(begin)

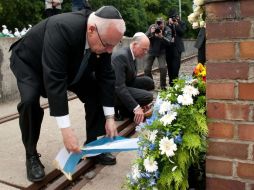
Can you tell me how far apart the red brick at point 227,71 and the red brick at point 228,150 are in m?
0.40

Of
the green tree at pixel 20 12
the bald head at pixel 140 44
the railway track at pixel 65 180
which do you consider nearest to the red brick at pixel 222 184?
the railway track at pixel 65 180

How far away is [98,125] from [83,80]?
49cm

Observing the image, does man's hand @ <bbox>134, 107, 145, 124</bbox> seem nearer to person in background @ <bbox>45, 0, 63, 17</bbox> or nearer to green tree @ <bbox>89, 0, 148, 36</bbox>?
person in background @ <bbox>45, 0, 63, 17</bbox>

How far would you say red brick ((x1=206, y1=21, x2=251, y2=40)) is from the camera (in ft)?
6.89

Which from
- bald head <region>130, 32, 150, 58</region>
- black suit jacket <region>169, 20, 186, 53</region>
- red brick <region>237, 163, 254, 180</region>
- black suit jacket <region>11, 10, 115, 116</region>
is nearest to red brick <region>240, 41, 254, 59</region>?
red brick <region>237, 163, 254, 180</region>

(end)
(begin)

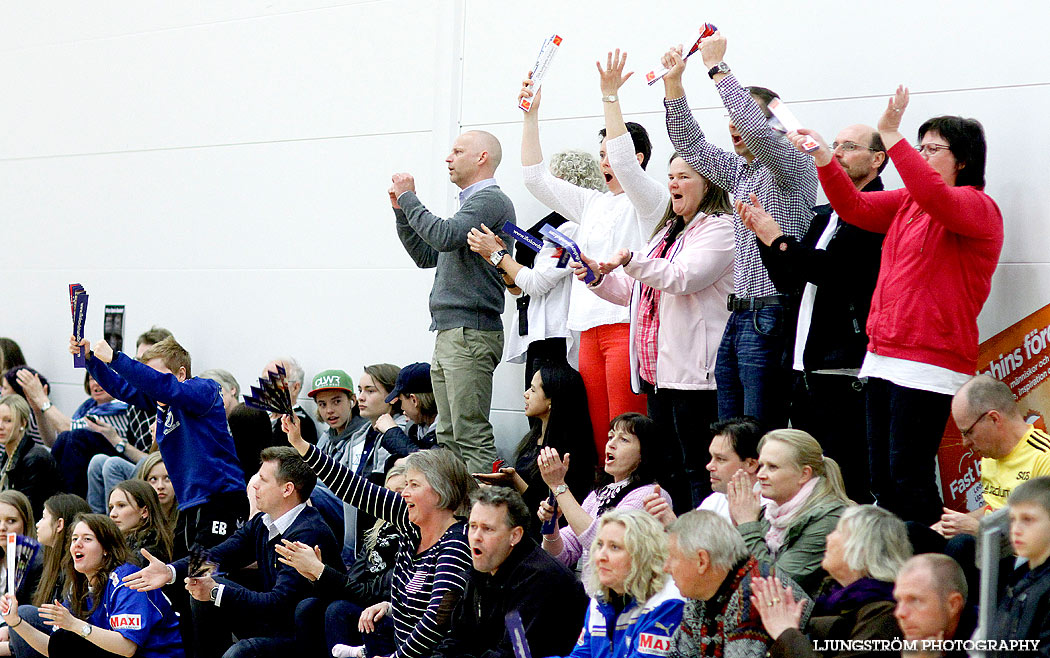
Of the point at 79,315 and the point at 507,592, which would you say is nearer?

(end)

→ **Objective**: Copy out every line in the entries above that contains the string "tree". Case counts.

→ **Written response**:
the green tree at pixel 20 12
Observing the image, does man's hand @ <bbox>134, 107, 145, 124</bbox> seem nearer to person in background @ <bbox>45, 0, 63, 17</bbox> or nearer to green tree @ <bbox>89, 0, 148, 36</bbox>?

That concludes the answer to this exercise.